Carol rolled her eyes. ‘Poor, poor pitiful me.’

‘I didn’t know you were a Warren Zevon fan.’

She groaned. ‘Linda Ronstadt. All I’m saying is that I know we can’t have you full-time, and that’s fine. We’ve always made it work before and we’ll make it work again. It’s better for the budget, anyway.’

Tony recoiled in mock-horror. ‘Oh my God! You’re channelling James Blake.’

‘Ha. As if.’

‘So who else do you have in mind for this crack team?’

He’d been right, as usual. The very act of talking about it, figuring out the practicalities, was releasing some of the tension that had been creeping up her neck and into her scalp. ‘Paula, obviously. And Stacey, because she’s wasted anywhere outside an MIT. Then there’s Kevin.’

‘He’s just retired, hasn’t he? Didn’t I get invited to his retirement do?’

‘He’s got his thirty in and yes, he’s off. But I think I might persuade him back. I’ve got a little something up my sleeve to run past Brandon in the morning.’

‘Very intriguing.’

‘You’ll find out soon enough. Do you think Alvin Ambrose would be interested in moving up here?’

Ambrose, a tenacious and talented detective sergeant from West Mercia, had worked with Carol’s team a couple of times before when their paths had crossed. He’d impressed her with his reliability and his resourcefulness. And Tony, she thought, had almost made a friend.

‘He was pretty pleased when he thought you might be heading for West Mercia,’ Tony admitted. ‘He’d be a good man to have on the team. And he gets on well with Paula.’

‘I’m going to ask for him anyway. I think he might be up for something a bit more demanding than a couple of murders a year. And that’s pretty much as far as I’ve got right now. I’ll need one or two DCs, but they can wait. Paula mentioned a lad she’s got under her at Skenfrith Street, Hussain?’

Tony shook his head. ‘No idea. Don’t know whether I’ve met him. What about Sam Evans? He’s still a DC, isn’t he?’
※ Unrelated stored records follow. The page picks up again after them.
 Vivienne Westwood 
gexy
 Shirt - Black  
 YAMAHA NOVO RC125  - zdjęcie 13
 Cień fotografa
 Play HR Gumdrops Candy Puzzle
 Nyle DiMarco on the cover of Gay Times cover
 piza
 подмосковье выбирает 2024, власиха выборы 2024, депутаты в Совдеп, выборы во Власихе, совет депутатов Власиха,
Carol shook her head, her mouth a thin line. ‘I’m not having Sam.’

‘He’s a good digger.’

‘Yeah, but he’s too fond of digging in places where he’s got no business. I don’t trust him, Tony. A small, tight team like this? There’ll be enough people on the outside ready to stab us in the back without having someone on the inside with a stiletto up his sleeve.’

‘I’m not sure you’re right.’ He held up a hand to make her pause. ‘I know he’s not trustworthy. But the thing about Sam is that he’s all about Sam. And a place on a team like this, the first standalone MIT, that’s his ticket to the stars. He wouldn’t put that at risk.’
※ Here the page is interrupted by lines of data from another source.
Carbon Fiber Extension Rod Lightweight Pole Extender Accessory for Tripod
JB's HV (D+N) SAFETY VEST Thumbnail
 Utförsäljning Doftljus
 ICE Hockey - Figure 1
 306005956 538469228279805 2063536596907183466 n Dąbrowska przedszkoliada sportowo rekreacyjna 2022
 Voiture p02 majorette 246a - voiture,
‘He’d do it in a heartbeat if it meant he came out of it smelling of roses. He’d be the man who shot Liberty Valance. Except of course, I’d be John Wayne, shooting myself in the foot for taking him on in the first place.’

Tony frowned, working his way through her tortured metaphor. ‘If you say so. But it’s going to be hard on Stacey.’

Carol glowered defiance at him. ‘Stacey’s a big girl. She loves what she does. She won’t pass up a chance like this just because her boyfriend’s sulking.’ Tony looked sceptical. ‘I’m telling you, Tony. Stacey loves data more than she could ever love a human being.’

He shrugged, his face keeping his thoughts to himself. ‘It’s your team. And it sounds to me like you’ve got the makings of a good one.’

‘So can I take it you’re in?’

‘Did I not make that clear? Of course I’m in. I love my clinical work, don’t get me wrong. There’s nothing more satisfying than helping somebody mend the bits that are broken inside. But profiling is something else. It stretches me. It makes demands of me. It forces me to look at everything I know from a different angle. It meets a need in me I didn’t even know was there until I started doing it.’ He cleared his throat, as if overtaken by embarrassment. She had never heard him speak so eloquently about the work he did for law enforcement. Generally he spoke only of the mechanics of what he did, not what it meant to him. Hearing him talk like this made sense of the way he worked. She’d met other profilers, men whose egos swamped the investigation they were supposed to be helping. And others whose profiles were so hedged about with qualification that they were worse than useless. But Tony brought a humility to the process that meant he was always open to possibilities that others might never consider. It wasn’t that he lacked certainty or conviction. More that he was flexible.